Both Benina, the “angelic” protagonist of Benito Pérez Galdós‚s Misericordia (1897) and Doña Juana, possibly Galdós‚s most hateful villain from Casandra (1905,) are both presented as moral counterpoints, with the female character, in these cases, written as symbols for extreme virtues and vices in fin de siecle Spanish society. However, as different as the two women may seem, they have both been traditionally read as sexless creatures. This study seeks to re-read both characters as sexual beings (as they must be if the works are truly to adhere to any form of realist representation) and to explore their performances of non-traditional femininities.

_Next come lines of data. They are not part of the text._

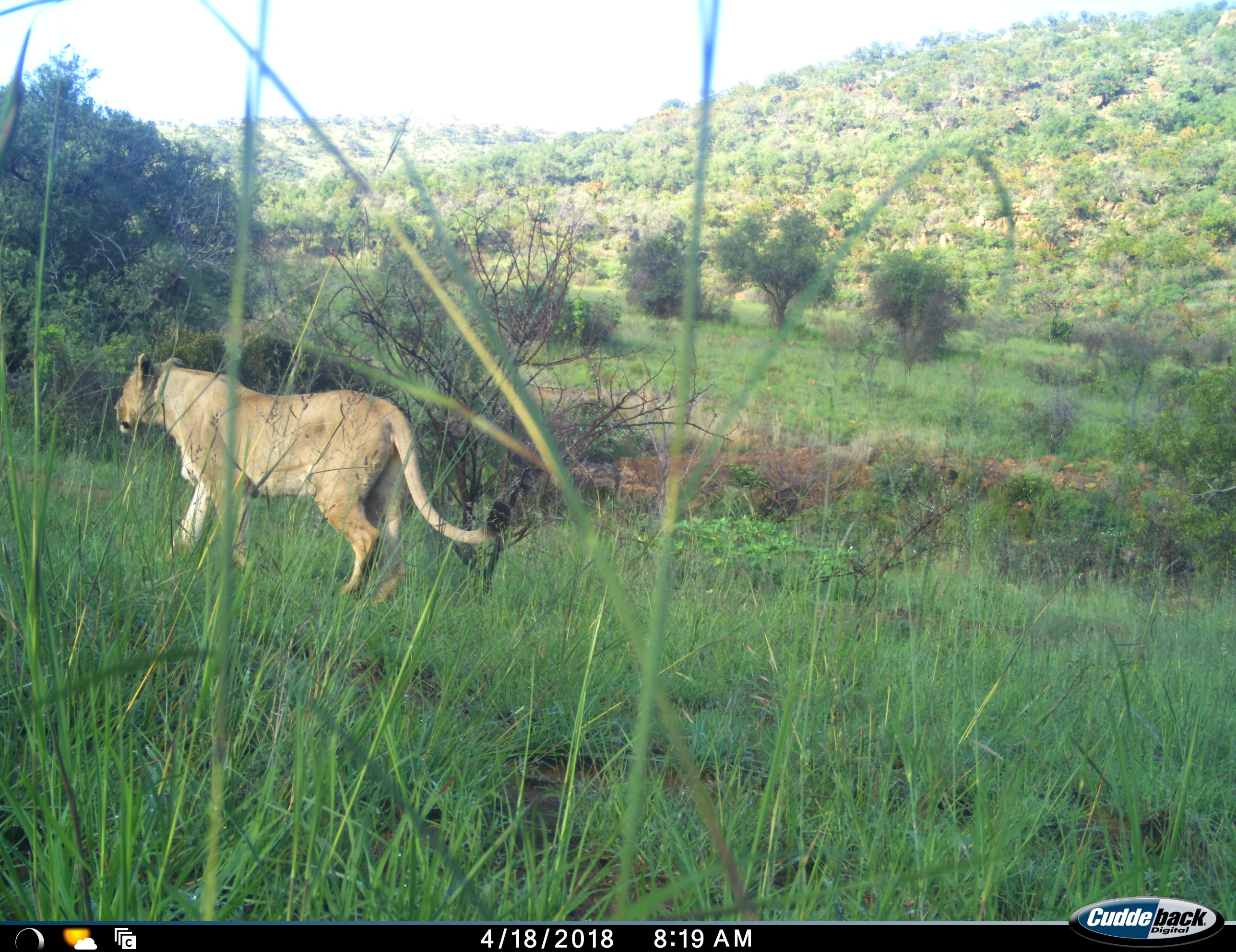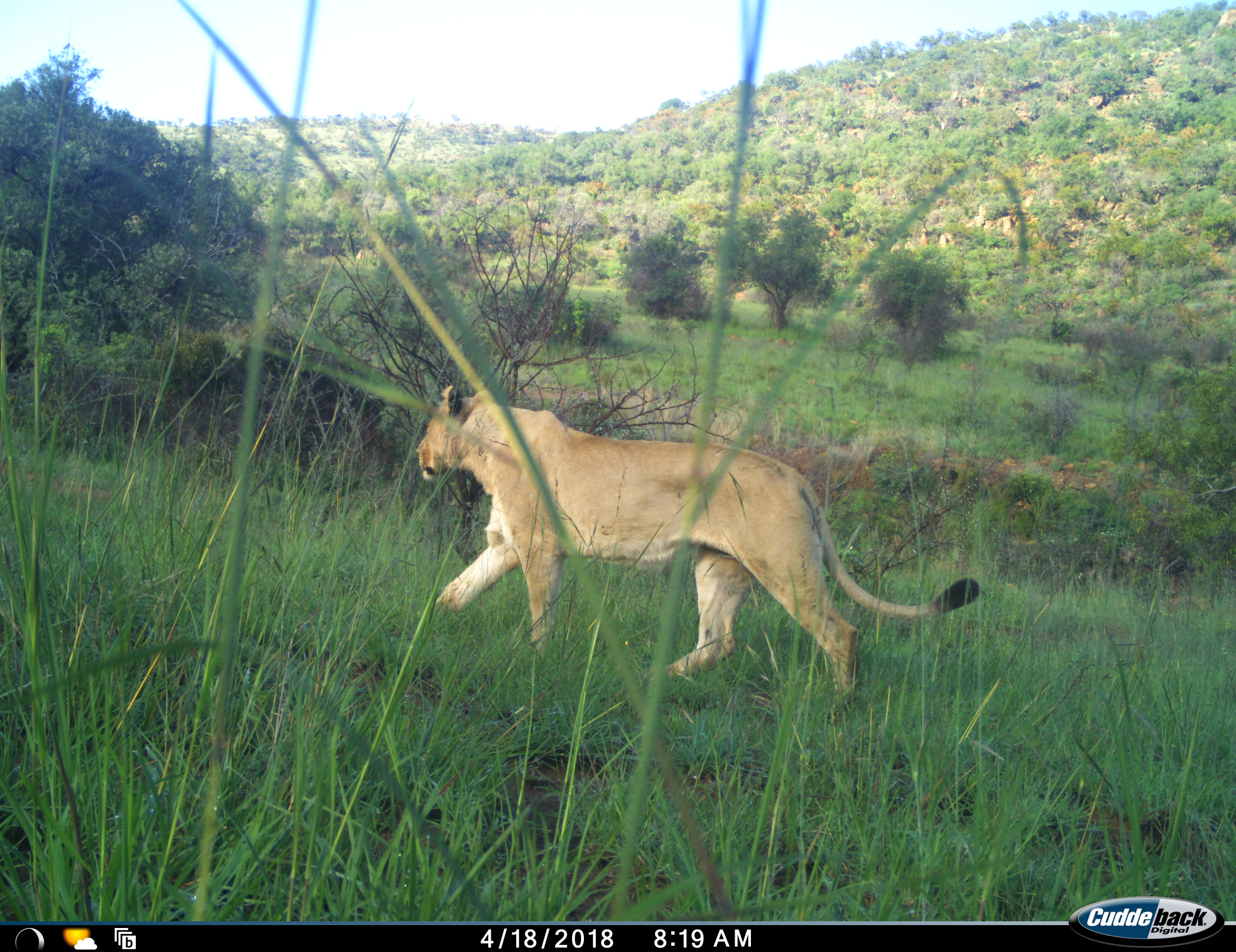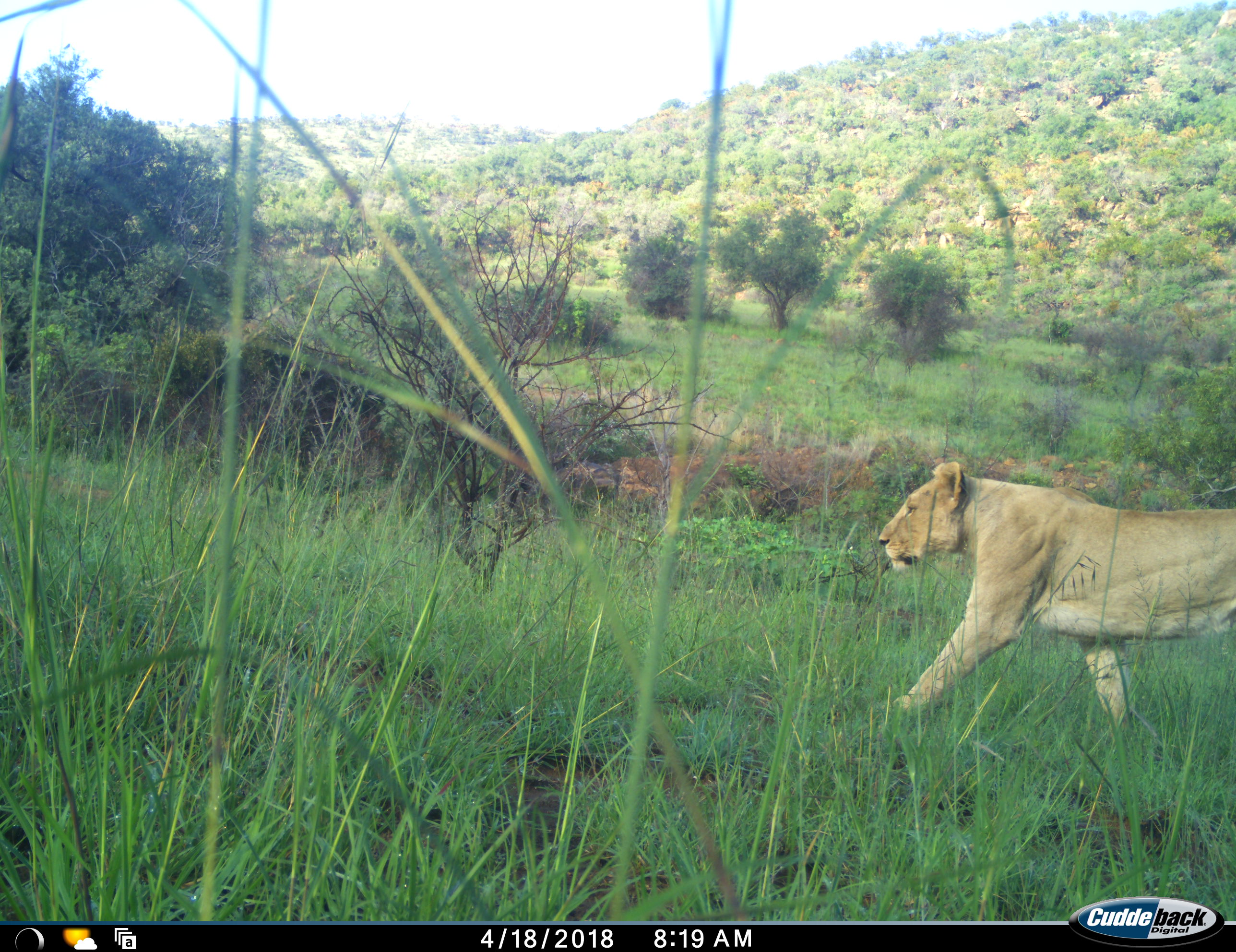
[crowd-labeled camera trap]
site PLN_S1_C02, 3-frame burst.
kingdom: Animalia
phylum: Chordata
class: Mammalia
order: Carnivora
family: Felidae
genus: Panthera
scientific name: Panthera leo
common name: lion female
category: lionfemale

Utilizing theories which focus on gender and sexuality as performance or achievement ( Butler, Fenstermaker andWest), on historical construction of gender traits (historical documentation and History of Medicine studies), and Queer approaches to the non-sexual female subject (Dody, Dyer), this paper seeks to propose the underlying sexual natures that these textual bodies suggest, concluding that they both pose threats to Patriarchal gender hierarchies because neither character perceives performers of hegemonic masculinity as suitable objects of desire.

Timothy McGovern
University of California, Santa Barbara
mcgovern@spanport.ucsb.edu

 

Los niveles de teatralidad y performance en Miau

This paper studies the various degrees of theatricality in Galdós’ novel Miau, beginning with the much discussed theatrical structure of the novel. Then, through an analysis of the symptoms of hysteria suffered by the characters of Abelarda, Luisito and his dead mother Luisa, I intend to show from where and how these attacks occur, as well as their significance. This work investigates the possible connections between “performance” of these characters’ hysteria and an analogous disease beneath the surface of the Spanish society Galdós describes.

Kelly Sullivan
University of California, Berkeley
kellys@uclink.berkeley.edu

 

Illogical Pursuits: Galdós and the Order of the Text

The range and sophistication of subjects and seemingly inexhaustible repertoire of linguistic and rhetorical stratagems that distinguish Galdós’s novels create vast mosaics of visual and verbal images, where each image suggests its own history and mystery. At the same time, they gesture to a fundamental logic that connects and orders them, which the shrewd and scrupulous reader may decipher to find the text’s essential meaning and coherence, its underlying truth. It is this pursuit of truth, however, a process so deeply ingrained in social consciousness as to appear natural, that Galdós often calls into question. Overtly or covertly, his novels resist the endeavor to stabilize their imagery, deferring interpretive closure. As the text exposes its enigmas, it simultaneously extends the intricate labyrinth of possible “ways of knowing” and courses of reading. This increasingly elaborate narrative construct is fashioned from the same language whose rhetorical style urges the reader to seek truth. It thus overturns its own discursive design and doubles back on the reader. Galdós’s texts refuse to end the game of interpretation by means of the very processes with which they invite the reader to play it. His unconventional narrative ploys, especially in the post-1898 novels, have been the object of substantial critical discussion; their presence and function in his early work, the focus of my discussion here, have received comparatively little attention. Yet from the outset of his career, even in his first novel, La sombra, Galdós challenges conventions of logic and truth in the novel and the reader, and thus in the language and the society that privilege their pursuit.